A financial management review conducted by the state’s Department of Revenue could lead to changes in policies and procedures in the way Manchester-by-the-Sea is governed.
“They’ve made some good suggestions about ways we could improve or think about certain aspects of town government,” said the Board of Selectmen’s chairwoman, Sue Thorne. “They’ve identified some things we could be thinking about.”
The review was requested by the board at the urging of a citizens advocacy group, Manchester Restoring Obligations to Affordable Reality. It was completed in August, and is posted on the state agency’s website.
Conducted by the Revenue Department’s Division of Local Services, the review relied on interviews and site visits with 17 Manchester-by-the-Sea officials, employees, and other volunteers, including Al Ireton, a member of Manchester ROAR, and focused on the town’s financial offices and the practices and policies that guide municipal decisions. In addition to interviews, it featured a review of documents such as town bylaws, the annual budget, an outside audit from Powers & Sullivan, and an independent credit-rating analysis by Moody’s Investors Service Inc.

* TASK:
Do these statements agree with the town review article? Answer yes or no for each and quote the deciding words. (a) The review was finished in August. (b) Interviews for the review involved 12 town officials, employees, and volunteers. (c) The citizens advocacy group requested the review directly from the state. The entries after this point are separate material, unrelated to the town review article.

* ENTRIES SHOWN:
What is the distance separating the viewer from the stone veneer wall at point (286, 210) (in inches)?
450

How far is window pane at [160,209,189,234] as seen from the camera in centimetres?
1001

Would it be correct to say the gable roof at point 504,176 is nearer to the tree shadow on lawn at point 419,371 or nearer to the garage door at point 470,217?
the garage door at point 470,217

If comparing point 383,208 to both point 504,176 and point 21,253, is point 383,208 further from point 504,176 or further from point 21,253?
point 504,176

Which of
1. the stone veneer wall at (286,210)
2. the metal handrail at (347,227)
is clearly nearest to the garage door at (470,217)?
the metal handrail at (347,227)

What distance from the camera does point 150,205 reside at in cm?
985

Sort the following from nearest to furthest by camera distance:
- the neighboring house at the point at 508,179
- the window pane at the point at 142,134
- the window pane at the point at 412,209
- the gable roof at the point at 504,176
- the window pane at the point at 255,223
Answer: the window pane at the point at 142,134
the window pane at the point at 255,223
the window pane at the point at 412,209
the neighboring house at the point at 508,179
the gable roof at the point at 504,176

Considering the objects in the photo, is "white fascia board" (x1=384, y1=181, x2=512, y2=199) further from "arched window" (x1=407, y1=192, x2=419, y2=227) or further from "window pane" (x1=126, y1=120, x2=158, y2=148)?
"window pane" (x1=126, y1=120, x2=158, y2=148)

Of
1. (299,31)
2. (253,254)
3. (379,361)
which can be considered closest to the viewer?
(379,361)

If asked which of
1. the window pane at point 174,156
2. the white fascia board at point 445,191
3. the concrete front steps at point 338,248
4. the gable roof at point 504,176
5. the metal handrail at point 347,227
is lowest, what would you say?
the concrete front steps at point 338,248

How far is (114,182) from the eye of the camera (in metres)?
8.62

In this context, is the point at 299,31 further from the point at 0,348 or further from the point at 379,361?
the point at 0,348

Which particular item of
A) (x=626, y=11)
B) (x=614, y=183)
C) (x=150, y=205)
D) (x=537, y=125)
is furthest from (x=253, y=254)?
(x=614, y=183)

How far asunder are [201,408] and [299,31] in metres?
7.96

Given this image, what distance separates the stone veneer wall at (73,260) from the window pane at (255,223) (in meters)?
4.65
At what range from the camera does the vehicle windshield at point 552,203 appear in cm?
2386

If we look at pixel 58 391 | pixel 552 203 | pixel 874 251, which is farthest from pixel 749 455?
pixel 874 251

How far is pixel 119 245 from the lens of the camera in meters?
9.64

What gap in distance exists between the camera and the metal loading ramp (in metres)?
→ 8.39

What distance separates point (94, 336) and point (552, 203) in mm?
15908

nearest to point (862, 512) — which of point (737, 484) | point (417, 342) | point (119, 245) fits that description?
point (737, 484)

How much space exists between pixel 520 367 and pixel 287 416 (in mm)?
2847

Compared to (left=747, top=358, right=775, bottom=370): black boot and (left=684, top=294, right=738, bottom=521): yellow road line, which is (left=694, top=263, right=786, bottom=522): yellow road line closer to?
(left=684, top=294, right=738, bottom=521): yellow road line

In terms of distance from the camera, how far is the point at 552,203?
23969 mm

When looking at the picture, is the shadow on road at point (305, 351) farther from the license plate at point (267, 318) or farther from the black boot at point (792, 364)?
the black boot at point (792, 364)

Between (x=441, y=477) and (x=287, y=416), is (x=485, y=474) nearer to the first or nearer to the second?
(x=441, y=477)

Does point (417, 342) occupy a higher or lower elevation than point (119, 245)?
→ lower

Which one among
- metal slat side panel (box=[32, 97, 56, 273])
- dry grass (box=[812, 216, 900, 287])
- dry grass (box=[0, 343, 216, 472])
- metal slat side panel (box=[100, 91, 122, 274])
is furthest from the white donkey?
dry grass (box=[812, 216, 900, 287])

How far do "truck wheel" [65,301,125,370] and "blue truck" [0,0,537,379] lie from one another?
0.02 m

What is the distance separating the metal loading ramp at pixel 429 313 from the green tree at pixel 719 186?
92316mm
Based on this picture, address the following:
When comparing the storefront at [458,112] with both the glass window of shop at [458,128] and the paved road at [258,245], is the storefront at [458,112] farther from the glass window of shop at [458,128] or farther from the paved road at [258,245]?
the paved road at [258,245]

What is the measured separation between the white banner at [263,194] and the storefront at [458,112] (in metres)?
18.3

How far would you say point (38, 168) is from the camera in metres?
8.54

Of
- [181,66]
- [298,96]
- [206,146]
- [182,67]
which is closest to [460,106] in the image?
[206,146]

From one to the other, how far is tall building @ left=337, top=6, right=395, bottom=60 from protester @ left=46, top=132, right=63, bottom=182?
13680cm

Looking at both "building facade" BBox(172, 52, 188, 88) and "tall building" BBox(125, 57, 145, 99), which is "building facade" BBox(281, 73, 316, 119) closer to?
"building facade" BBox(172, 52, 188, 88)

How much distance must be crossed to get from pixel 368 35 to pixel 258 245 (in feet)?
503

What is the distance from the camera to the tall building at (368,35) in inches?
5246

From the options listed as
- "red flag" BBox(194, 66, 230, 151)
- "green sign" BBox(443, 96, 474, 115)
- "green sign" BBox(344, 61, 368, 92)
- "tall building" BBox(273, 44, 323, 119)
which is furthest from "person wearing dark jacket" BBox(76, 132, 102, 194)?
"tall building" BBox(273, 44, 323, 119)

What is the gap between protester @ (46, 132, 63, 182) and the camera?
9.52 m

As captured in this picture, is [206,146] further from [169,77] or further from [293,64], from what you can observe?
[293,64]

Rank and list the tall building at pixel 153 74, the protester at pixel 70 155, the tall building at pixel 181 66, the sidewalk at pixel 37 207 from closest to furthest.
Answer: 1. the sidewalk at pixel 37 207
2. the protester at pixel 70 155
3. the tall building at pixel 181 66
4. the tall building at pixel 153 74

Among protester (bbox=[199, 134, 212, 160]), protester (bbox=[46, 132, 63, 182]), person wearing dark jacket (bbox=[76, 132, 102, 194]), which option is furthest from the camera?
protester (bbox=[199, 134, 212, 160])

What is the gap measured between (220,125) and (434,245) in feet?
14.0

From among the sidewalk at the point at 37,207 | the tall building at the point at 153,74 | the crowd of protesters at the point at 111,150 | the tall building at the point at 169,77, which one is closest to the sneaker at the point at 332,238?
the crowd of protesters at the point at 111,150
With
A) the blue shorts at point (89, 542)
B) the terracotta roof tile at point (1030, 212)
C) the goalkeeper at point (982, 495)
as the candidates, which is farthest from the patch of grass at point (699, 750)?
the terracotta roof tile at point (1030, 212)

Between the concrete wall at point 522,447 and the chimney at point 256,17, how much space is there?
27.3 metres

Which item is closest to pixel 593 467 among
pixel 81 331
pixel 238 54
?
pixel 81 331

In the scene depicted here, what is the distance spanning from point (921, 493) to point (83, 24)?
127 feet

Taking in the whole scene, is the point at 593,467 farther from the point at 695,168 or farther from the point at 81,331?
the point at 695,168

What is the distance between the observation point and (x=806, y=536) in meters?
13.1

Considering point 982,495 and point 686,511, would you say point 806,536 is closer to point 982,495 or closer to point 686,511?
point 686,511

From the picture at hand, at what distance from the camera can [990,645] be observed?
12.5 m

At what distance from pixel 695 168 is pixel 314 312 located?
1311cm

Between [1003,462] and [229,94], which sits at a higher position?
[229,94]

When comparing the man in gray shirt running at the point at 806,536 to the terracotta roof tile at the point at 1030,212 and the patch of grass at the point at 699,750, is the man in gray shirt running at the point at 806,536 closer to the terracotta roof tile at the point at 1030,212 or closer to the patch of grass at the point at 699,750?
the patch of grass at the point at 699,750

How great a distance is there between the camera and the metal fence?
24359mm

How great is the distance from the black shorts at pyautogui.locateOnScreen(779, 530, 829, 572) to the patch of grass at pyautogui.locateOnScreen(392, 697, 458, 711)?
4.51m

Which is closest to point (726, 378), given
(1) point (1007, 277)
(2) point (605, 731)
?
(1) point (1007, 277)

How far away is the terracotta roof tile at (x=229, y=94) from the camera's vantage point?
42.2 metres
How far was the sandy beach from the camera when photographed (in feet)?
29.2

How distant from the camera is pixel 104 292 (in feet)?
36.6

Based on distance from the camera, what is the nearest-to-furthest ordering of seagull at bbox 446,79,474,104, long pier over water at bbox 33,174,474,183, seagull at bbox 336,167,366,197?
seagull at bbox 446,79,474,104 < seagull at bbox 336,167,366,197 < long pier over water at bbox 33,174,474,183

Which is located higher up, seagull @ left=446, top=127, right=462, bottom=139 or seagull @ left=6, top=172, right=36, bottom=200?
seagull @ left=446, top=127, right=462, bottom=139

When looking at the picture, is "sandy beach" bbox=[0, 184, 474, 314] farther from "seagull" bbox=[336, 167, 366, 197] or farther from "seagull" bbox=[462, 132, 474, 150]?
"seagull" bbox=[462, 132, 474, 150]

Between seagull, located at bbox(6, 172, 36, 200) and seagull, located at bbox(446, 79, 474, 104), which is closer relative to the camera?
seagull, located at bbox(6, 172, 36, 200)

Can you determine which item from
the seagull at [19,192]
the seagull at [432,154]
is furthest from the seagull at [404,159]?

* EXERCISE RESULT:
(a) Yes: "It was completed in August."
(b) No: "interviews and site visits with 17 Manchester-by-the-Sea officials, employees, and other volunteers."
(c) No: "The review was requested by the board at the urging of a citizens advocacy group."